Текущая страница: 4 (всего у книги 9 страниц) [доступный отрывок для чтения: 4 страниц]

– Двадцать второго октября у Лени был день рождения, я хорошо это помнила. Когда безуспешно пыталась дозвониться до него по телефону, хотела заодно и поздравить, отправляя телеграмму, в конце я поместила поздравительную строчку. Ну вот… А бутылку я вручила тогда Антонине с просьбой отдать ее Леониду, чтобы он выпил за свое и за дочкино здоровье. Поверьте, я не знала, что все так получится. Это вино стало для нас неким символом. Я надеялась, что, увидев бутылку, Леня поймет, насколько серьезно и трагично положение его дочери.

– Скажите, – я старалась говорить как можно мягче, – бутылка была запечатана?

Светлана согласно кивнула.

– Она стояла на шкафу, и я ее не трогала с тех самых пор, как мы с Леней приняли решение распить вино на Полинино восемнадцатилетие. Разве что пыль с нее иногда стирала.

Светлана опять порывисто встала и, пообещав скоро вернуться, ушла в палату к дочери.
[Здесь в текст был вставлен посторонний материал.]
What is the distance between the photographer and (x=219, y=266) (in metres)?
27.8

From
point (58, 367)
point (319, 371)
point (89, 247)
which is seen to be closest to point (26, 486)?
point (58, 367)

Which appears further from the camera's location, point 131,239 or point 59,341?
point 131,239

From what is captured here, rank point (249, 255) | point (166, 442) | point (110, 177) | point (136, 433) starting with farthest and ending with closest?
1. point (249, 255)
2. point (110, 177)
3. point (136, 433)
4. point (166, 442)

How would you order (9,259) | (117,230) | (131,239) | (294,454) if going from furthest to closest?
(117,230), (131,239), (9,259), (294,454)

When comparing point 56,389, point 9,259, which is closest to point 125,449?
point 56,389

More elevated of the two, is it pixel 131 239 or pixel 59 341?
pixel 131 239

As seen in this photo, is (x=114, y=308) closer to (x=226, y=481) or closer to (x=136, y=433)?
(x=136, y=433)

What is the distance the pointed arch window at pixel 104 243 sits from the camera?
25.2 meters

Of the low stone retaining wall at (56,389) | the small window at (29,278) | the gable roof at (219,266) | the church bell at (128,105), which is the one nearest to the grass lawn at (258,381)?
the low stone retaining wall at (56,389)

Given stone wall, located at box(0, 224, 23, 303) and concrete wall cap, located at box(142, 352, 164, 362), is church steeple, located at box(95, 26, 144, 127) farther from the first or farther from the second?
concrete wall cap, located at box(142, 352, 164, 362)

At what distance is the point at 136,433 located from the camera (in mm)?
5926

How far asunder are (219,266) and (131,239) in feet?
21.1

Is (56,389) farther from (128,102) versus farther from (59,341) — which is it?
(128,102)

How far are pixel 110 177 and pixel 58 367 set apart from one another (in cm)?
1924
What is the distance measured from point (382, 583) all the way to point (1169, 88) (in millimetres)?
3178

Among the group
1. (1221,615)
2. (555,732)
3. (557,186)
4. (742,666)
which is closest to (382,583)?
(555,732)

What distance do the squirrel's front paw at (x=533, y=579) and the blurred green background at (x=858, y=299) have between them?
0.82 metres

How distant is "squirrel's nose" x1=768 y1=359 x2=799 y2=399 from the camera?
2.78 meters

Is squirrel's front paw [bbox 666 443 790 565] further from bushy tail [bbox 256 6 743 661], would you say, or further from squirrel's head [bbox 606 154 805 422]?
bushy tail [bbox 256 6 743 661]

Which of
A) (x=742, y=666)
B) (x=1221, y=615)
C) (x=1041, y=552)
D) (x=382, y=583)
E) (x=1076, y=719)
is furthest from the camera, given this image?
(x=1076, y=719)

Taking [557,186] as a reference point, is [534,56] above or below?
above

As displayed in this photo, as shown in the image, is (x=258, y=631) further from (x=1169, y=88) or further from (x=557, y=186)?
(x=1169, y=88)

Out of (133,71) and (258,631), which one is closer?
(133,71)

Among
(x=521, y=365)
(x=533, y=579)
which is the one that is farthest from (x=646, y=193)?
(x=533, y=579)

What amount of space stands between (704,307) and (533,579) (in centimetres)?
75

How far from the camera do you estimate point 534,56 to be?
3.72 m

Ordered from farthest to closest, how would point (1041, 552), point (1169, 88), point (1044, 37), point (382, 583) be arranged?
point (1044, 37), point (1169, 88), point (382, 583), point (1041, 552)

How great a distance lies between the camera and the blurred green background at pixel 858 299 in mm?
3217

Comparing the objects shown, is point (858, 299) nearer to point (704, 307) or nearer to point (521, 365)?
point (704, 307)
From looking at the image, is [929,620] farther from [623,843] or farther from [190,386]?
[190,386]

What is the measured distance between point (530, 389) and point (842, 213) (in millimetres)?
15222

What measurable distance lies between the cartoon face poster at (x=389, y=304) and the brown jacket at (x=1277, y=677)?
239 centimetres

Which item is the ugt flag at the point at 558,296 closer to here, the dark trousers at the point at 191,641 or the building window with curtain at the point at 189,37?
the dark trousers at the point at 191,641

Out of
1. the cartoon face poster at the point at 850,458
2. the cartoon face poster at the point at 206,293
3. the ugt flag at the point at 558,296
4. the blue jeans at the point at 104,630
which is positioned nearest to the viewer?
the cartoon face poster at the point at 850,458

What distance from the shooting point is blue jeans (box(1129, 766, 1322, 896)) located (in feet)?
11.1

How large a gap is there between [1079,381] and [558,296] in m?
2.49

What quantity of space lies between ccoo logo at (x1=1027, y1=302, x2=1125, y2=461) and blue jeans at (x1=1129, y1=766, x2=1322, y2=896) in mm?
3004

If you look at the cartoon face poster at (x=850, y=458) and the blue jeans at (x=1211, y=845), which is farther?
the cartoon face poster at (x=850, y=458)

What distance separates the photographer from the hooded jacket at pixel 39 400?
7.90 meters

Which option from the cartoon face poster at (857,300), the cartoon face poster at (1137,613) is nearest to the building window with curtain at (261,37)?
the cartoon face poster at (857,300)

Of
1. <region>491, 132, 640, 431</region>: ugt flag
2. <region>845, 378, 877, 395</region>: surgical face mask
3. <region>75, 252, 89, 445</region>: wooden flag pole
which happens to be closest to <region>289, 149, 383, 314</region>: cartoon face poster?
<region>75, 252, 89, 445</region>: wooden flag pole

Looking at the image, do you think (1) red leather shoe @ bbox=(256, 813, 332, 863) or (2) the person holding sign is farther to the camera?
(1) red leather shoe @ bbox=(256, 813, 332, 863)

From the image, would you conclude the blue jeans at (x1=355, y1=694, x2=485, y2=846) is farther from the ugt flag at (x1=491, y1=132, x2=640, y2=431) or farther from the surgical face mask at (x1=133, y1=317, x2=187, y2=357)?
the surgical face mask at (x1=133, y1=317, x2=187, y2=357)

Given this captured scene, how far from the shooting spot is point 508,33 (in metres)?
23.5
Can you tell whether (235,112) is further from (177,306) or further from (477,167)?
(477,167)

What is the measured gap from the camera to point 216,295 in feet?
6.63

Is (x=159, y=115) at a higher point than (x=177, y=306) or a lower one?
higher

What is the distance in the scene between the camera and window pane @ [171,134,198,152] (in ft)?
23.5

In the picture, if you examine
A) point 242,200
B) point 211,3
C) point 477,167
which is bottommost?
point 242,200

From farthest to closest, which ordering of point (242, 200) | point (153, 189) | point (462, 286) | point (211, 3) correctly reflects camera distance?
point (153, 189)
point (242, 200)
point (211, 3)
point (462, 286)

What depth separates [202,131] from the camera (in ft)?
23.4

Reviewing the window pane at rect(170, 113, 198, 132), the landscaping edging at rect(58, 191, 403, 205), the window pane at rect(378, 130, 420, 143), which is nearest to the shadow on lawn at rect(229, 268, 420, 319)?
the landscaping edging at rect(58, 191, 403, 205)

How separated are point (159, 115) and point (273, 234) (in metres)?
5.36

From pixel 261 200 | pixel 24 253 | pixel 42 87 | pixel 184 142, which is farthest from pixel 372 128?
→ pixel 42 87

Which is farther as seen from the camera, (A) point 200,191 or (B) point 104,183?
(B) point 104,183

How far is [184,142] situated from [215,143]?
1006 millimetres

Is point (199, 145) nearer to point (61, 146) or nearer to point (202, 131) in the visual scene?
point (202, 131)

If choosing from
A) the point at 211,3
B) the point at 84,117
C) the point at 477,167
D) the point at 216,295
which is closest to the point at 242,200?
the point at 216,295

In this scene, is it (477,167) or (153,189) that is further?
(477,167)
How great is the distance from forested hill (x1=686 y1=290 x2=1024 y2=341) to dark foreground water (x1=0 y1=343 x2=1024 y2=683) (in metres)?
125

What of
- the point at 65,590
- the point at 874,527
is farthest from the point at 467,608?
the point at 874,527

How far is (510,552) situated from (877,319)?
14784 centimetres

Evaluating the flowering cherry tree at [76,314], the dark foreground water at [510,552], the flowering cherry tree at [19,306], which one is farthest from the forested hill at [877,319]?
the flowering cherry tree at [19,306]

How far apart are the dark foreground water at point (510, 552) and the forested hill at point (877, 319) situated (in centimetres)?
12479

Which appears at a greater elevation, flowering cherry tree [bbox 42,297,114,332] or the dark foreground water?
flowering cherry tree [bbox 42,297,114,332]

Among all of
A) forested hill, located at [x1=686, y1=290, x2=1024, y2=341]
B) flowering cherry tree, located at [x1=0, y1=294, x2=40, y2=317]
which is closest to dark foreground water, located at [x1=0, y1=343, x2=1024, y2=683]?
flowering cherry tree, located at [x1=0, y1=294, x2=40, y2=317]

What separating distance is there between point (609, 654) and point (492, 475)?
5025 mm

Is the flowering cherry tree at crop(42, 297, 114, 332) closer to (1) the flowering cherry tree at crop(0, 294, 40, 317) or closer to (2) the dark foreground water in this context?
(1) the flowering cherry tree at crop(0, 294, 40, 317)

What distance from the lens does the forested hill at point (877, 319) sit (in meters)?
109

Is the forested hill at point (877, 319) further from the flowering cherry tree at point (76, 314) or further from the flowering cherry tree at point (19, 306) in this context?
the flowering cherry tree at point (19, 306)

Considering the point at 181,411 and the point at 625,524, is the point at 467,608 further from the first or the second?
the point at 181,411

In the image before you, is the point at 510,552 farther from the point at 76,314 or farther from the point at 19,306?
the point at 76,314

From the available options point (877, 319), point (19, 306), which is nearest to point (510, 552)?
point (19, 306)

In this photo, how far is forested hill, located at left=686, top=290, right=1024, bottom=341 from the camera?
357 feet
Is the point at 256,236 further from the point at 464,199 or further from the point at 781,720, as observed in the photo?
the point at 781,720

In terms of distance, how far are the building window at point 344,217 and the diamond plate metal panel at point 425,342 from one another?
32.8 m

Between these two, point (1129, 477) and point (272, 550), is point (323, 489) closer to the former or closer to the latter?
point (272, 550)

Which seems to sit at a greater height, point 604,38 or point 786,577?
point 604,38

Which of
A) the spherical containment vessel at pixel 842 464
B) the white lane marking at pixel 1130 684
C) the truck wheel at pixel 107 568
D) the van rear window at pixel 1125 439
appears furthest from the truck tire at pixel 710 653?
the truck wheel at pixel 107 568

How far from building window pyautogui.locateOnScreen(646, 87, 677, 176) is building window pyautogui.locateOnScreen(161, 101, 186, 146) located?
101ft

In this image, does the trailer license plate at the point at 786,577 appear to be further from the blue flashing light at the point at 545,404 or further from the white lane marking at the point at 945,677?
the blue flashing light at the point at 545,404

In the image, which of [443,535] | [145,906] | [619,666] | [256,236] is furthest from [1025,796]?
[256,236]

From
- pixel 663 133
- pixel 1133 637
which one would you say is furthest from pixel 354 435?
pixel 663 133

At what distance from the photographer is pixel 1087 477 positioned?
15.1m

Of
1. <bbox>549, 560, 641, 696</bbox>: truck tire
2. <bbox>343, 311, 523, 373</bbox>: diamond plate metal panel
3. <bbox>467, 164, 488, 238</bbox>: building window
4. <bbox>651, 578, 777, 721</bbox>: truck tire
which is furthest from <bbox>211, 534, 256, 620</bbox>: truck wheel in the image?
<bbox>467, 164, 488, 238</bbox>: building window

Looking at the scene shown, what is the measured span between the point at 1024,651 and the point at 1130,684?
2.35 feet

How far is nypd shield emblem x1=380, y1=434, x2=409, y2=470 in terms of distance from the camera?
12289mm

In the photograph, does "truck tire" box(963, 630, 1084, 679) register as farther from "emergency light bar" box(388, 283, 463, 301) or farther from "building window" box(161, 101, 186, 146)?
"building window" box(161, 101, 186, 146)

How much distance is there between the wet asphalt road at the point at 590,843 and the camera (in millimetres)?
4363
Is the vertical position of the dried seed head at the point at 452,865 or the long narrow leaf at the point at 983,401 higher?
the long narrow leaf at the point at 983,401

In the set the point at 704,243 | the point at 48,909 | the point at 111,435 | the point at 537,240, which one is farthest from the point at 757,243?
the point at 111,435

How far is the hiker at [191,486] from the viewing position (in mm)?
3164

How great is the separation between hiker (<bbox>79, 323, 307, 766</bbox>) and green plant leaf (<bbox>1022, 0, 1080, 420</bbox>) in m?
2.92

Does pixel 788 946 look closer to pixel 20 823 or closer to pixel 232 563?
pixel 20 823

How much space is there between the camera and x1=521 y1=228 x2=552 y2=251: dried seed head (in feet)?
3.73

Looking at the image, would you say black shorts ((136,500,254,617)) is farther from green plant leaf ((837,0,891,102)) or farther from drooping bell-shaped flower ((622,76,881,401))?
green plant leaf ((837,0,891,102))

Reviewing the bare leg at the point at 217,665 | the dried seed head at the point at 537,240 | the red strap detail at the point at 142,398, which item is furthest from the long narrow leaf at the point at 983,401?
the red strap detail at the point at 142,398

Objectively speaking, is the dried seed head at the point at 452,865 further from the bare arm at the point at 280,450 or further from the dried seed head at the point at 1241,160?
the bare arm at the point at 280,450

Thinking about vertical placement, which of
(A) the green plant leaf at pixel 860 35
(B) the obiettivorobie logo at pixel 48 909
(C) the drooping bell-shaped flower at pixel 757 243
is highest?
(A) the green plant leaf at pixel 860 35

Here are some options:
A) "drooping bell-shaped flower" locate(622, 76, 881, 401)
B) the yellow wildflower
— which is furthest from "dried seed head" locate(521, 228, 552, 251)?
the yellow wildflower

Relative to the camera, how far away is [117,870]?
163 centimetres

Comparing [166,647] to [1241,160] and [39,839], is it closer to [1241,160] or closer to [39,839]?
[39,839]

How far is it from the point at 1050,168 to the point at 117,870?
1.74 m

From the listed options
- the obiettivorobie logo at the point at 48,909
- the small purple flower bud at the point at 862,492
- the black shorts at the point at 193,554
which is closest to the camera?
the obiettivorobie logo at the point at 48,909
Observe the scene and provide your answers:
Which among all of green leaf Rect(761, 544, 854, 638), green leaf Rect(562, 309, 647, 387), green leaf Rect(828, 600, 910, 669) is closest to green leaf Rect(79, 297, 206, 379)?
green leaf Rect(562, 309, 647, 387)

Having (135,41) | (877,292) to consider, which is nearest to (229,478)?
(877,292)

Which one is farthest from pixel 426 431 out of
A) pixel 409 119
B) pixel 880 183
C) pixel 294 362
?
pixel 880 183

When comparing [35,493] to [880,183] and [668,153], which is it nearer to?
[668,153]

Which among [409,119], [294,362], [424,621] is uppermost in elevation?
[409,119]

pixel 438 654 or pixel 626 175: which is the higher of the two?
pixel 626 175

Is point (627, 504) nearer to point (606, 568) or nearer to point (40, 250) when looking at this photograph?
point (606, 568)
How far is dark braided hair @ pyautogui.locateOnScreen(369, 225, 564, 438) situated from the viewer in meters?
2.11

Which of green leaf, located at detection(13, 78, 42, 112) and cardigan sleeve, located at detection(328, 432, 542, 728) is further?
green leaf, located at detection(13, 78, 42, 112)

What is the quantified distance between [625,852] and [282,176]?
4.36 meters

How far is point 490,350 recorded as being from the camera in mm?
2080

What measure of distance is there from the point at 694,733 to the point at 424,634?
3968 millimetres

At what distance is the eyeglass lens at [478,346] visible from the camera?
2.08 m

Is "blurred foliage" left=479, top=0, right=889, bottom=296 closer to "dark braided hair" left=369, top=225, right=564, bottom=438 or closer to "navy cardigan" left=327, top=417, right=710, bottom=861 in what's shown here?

Если бы кто-то сейчас наблюдал за мной, то мой задумчивый взгляд, устремленный на заоконный лесной пейзаж – больница находилась на краю города, – мог породить обманчивое представление о том, что девушка залюбовалась природой. На самом деле мои мысли компоновали разрозненные детали, укладывая отдельные кусочки мозаики в единое целое.

Теперь становилось понятным, почему Леонид распил вино почти сразу после того, как получил бутылку, и почему сделал это в гордом одиночестве. Понятно, по какой причине он был мрачен в тот вечер и для какой цели занимал деньги.

Что касалось Антонины, то на ее счет у меня нашлось три версии. Первая, самая, на мой взгляд, нереальная, заключалась в том, что Фречинская и Белоярченко были в сговоре. Именно поэтому они обе давали одинаковое описание некой мифической женщины, которой на самом деле не существовало вовсе. Вторая – Антонина являлась соучастницей Белоярченко. И, наконец, третья – женщина с незапоминающимися чертами лица действовала самостоятельно. Больше всего я склонялась именно к последней версии.

Заняв свое прежнее место, Светлана тяжело вздохнула.

– По ночам Полину одолевает бессонница, а днем она отсыпается… – и тут же резко перевела разговор. – Если бы я только знала, что та женщина имеет злой умысел против Лени… Может, он был бы жив… Я осторожно накрыла ее горячую руку своей ладонью.

– Вы ни в чем не должны себя винить. Если женщина, назвавшаяся Антониной, задалась целью убить вашего мужа, она все равно сделала бы это рано или поздно. С вашей помощью или без. Просто эта злосчастная бутылка как нельзя лучше вписалась в ее план. Сейчас же вам нужно думать только о дочери.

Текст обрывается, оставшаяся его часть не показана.